- **Source data**
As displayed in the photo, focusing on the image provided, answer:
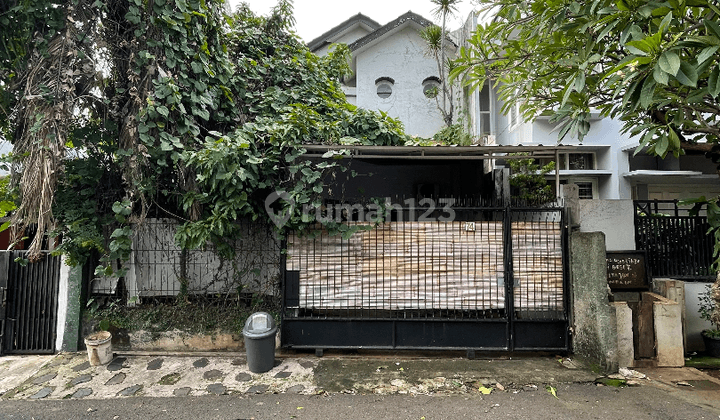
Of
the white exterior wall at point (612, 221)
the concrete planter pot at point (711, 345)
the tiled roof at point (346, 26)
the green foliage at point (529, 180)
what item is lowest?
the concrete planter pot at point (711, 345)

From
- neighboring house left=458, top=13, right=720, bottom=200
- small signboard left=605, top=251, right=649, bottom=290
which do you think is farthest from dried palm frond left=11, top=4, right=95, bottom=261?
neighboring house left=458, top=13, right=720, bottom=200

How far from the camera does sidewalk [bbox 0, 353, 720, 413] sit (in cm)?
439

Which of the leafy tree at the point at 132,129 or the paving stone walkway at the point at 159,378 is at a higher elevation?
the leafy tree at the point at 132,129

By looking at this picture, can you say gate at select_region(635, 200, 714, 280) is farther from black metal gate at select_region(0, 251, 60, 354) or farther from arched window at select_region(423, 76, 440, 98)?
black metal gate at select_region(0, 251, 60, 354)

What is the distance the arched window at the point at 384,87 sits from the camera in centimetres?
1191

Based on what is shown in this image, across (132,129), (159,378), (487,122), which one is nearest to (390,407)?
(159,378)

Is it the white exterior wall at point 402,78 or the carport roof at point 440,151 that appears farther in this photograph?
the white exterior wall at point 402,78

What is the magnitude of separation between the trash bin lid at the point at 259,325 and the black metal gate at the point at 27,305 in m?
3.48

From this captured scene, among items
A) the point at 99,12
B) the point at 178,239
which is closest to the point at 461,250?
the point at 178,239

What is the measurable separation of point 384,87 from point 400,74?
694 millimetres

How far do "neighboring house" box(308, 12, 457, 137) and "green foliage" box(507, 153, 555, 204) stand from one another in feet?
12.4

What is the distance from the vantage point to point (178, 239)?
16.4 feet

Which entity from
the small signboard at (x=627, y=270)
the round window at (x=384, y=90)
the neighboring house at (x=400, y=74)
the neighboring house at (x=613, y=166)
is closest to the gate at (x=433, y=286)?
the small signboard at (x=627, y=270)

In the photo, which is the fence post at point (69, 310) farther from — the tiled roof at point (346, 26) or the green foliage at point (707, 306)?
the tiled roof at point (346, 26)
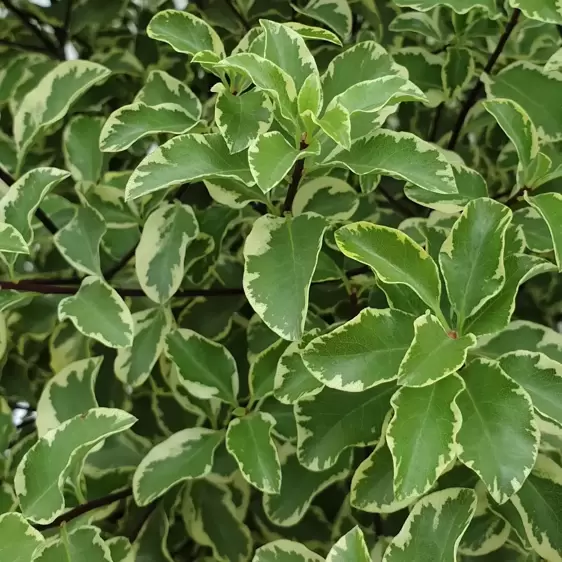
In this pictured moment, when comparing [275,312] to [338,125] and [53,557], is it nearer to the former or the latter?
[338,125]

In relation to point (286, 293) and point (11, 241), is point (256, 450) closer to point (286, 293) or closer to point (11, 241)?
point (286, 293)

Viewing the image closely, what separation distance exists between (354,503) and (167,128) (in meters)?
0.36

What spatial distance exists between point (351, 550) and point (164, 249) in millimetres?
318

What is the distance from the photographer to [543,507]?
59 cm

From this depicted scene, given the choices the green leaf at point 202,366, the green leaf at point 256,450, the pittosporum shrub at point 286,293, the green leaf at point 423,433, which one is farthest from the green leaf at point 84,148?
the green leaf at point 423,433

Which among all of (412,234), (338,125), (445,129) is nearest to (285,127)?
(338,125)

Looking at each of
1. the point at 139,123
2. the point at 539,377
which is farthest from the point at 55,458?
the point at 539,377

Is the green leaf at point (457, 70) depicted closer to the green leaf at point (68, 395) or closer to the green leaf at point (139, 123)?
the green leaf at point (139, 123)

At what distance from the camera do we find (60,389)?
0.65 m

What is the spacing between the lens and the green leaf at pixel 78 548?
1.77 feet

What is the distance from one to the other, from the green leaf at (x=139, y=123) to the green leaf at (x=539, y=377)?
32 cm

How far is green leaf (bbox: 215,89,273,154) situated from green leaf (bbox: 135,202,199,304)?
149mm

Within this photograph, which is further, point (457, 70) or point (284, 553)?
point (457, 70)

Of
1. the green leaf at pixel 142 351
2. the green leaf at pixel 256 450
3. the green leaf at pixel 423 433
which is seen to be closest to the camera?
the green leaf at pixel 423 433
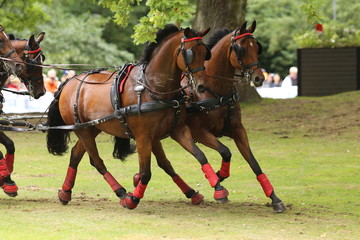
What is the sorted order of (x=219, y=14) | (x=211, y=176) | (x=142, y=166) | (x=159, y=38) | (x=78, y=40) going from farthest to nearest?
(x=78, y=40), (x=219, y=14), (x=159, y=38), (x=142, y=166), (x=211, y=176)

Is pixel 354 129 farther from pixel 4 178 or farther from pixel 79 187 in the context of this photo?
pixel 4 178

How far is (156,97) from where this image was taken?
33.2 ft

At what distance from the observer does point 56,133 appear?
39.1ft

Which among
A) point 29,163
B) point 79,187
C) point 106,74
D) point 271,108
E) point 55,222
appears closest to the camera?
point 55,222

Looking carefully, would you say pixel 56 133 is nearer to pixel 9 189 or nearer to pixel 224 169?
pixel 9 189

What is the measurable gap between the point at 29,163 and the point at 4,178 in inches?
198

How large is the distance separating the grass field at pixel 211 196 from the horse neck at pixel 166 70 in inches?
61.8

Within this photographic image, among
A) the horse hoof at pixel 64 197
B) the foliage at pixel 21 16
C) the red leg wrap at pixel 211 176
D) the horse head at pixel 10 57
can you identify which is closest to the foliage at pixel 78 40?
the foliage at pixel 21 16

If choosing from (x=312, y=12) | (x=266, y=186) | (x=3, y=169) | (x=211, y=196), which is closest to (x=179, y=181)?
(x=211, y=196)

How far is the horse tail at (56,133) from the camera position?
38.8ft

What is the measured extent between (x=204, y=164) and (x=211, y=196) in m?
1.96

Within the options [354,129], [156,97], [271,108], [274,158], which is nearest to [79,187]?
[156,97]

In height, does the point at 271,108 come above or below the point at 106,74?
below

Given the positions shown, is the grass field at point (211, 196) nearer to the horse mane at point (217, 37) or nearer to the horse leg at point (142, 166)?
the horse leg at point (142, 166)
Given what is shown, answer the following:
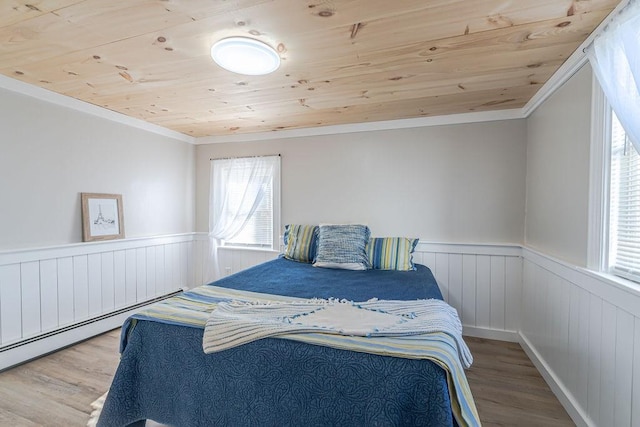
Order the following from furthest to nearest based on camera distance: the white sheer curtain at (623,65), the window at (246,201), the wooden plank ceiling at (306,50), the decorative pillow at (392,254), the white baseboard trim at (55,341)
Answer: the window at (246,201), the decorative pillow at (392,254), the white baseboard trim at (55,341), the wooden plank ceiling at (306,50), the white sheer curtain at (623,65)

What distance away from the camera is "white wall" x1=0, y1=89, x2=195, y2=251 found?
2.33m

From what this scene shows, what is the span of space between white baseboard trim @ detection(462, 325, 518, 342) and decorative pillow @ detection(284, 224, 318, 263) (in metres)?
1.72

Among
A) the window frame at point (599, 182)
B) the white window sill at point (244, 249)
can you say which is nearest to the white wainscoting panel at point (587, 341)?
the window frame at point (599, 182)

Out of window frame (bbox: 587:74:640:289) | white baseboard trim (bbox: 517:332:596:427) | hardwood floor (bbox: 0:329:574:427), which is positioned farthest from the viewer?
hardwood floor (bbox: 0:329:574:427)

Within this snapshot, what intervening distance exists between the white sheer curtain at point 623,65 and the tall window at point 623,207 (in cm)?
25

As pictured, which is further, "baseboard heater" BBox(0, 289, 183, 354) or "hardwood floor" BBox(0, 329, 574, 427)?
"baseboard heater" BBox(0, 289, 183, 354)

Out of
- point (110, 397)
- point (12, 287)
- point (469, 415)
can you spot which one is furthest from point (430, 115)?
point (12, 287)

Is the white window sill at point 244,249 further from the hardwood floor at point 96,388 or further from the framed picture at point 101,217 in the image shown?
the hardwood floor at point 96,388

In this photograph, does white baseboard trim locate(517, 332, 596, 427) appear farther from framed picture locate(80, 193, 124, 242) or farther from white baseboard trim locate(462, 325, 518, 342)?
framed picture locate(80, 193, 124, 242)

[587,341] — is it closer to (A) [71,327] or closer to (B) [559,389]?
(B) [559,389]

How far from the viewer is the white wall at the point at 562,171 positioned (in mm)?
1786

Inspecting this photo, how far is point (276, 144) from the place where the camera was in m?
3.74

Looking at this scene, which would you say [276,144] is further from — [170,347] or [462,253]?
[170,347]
==
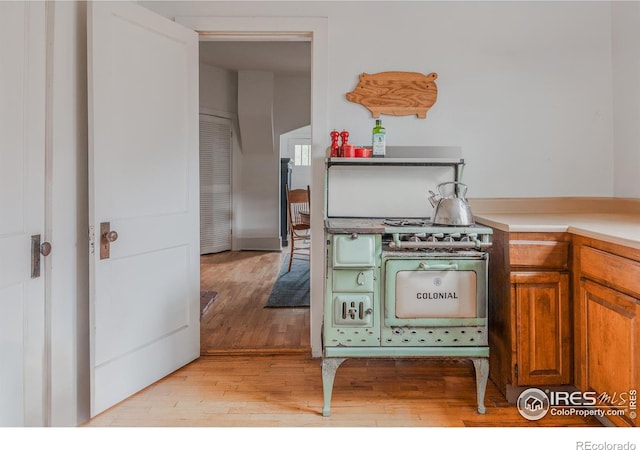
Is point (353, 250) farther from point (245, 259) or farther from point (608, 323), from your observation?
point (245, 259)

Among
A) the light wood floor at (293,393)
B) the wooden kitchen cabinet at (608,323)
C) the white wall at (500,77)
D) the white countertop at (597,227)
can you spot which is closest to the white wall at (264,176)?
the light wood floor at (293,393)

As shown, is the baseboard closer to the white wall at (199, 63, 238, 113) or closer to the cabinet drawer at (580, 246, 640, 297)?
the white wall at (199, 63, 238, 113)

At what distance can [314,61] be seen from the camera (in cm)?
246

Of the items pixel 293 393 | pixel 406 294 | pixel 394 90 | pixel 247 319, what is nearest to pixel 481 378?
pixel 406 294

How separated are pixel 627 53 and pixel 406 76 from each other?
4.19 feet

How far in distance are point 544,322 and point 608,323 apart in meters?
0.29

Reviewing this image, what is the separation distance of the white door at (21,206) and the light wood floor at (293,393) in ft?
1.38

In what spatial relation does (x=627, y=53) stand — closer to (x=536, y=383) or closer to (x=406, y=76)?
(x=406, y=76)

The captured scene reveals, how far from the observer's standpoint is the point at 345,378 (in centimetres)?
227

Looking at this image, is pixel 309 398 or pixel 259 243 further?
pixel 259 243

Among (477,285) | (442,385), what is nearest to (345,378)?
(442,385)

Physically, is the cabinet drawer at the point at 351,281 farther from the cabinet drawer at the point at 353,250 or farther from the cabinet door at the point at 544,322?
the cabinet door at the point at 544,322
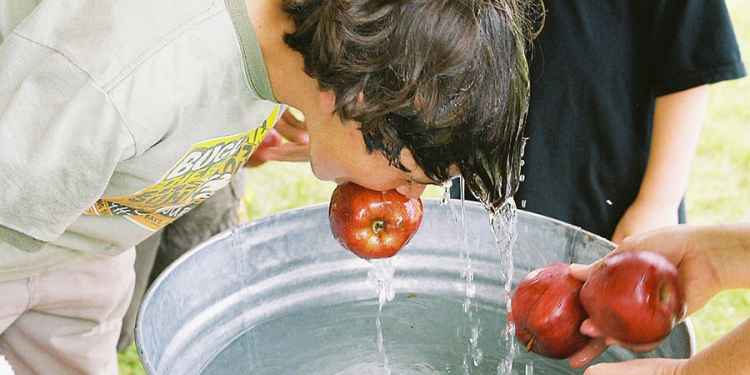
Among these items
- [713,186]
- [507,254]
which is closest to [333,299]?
...
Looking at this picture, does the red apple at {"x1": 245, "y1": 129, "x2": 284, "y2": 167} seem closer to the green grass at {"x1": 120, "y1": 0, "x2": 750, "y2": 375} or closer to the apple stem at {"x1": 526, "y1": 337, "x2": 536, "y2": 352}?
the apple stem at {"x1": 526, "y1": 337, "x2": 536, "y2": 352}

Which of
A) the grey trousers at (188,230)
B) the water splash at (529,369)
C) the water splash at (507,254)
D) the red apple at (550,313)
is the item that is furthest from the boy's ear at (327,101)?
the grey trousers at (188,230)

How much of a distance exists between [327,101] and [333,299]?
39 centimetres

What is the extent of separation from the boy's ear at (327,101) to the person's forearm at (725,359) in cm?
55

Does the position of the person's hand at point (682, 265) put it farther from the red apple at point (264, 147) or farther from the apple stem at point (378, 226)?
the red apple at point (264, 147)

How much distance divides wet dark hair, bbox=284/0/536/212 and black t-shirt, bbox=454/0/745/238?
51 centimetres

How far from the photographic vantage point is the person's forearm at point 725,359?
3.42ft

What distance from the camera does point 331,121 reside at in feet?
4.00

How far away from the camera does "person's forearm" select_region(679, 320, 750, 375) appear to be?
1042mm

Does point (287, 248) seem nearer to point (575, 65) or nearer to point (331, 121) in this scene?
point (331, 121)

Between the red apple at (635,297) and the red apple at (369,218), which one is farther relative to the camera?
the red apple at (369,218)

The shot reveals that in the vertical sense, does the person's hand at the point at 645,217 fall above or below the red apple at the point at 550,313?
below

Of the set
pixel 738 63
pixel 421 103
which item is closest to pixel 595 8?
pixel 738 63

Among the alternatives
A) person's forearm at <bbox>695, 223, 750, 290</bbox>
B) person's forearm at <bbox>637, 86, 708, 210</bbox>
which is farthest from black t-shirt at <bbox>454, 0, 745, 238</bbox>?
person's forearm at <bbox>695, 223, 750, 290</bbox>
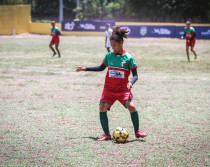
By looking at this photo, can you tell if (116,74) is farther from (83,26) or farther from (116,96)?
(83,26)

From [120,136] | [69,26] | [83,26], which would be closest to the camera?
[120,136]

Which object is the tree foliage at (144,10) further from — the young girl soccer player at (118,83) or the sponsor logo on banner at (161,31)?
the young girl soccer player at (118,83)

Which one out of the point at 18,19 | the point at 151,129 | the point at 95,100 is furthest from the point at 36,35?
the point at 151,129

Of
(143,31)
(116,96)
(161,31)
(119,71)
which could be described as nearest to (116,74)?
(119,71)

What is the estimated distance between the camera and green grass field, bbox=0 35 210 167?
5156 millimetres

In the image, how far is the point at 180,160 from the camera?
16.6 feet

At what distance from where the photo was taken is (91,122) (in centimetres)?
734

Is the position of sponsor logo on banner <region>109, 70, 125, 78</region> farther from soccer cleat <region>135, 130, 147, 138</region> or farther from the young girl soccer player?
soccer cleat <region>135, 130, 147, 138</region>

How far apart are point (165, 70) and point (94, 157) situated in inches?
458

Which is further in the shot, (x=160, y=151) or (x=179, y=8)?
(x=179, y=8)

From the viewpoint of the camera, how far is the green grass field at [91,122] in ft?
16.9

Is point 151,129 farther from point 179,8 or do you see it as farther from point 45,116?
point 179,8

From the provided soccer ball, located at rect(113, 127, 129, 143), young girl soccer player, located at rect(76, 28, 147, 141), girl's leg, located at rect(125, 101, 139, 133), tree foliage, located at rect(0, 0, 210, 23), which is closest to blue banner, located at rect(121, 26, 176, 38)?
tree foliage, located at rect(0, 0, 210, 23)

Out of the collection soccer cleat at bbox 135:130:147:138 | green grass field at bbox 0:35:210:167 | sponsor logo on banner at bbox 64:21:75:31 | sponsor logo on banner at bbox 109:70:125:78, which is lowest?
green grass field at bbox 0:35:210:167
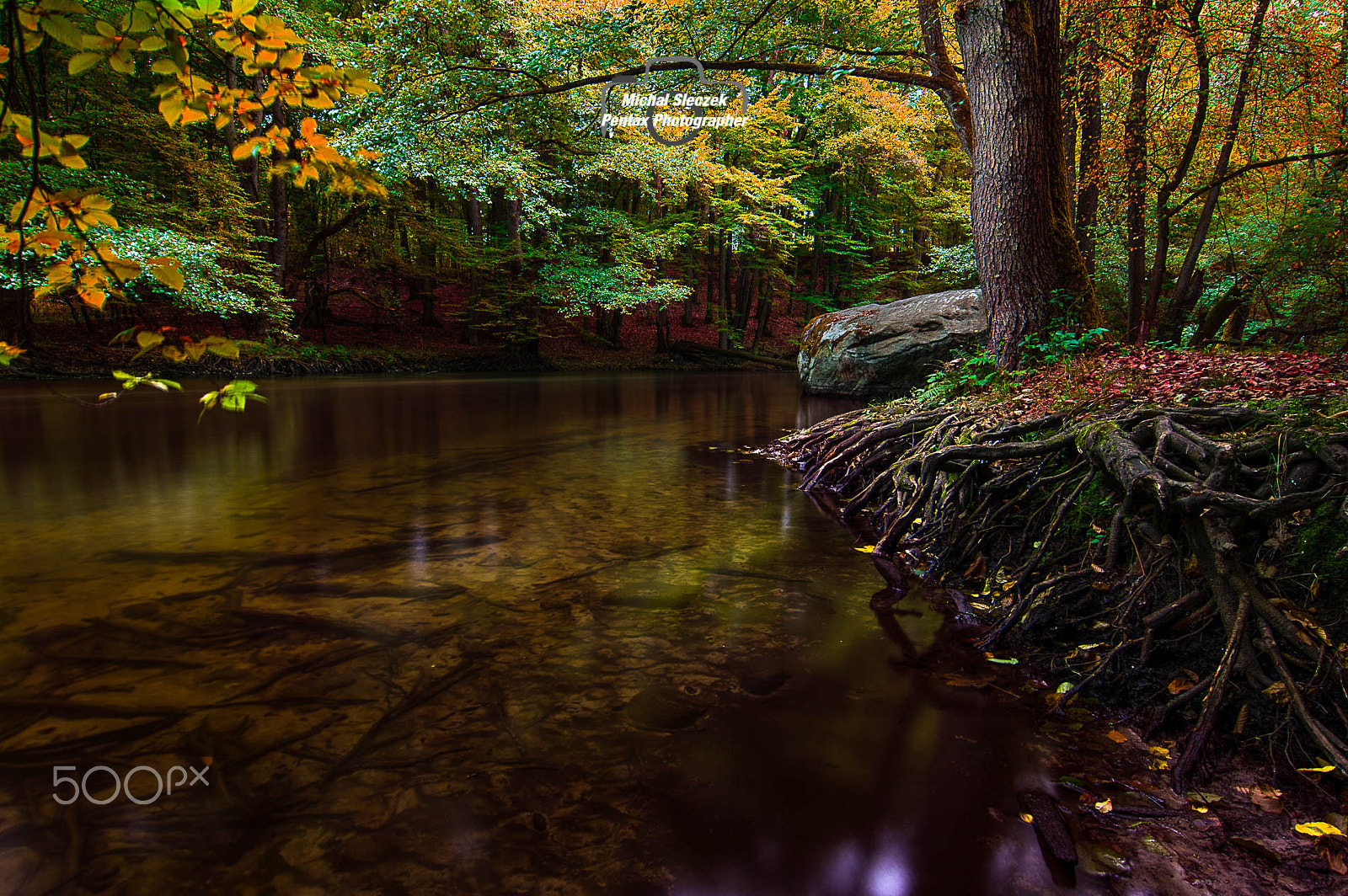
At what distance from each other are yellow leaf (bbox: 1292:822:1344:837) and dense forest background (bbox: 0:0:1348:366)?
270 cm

- **WORK INSTRUCTIONS**
Copy out, word for word, the stretch of the records from the line containing "The captured scene" through the line containing "which is closest to [333,299]?", both lines included. Leave the pictures out of your copy.

- **RESPONSE TO THIS EXERCISE**
The captured scene reveals, how far from the observer's standpoint is the point at 345,378 (in centimetres)?
227

Looking at this image, is pixel 309 398 or pixel 259 243 further?
pixel 259 243

Among (477,285) | (442,385), what is nearest to (345,378)?
(442,385)

Physically, is the cabinet drawer at the point at 351,281 farther from the cabinet drawer at the point at 353,250 or farther from the cabinet door at the point at 544,322?
the cabinet door at the point at 544,322
Among these items
- [713,186]
- [507,254]
which is closest to [333,299]?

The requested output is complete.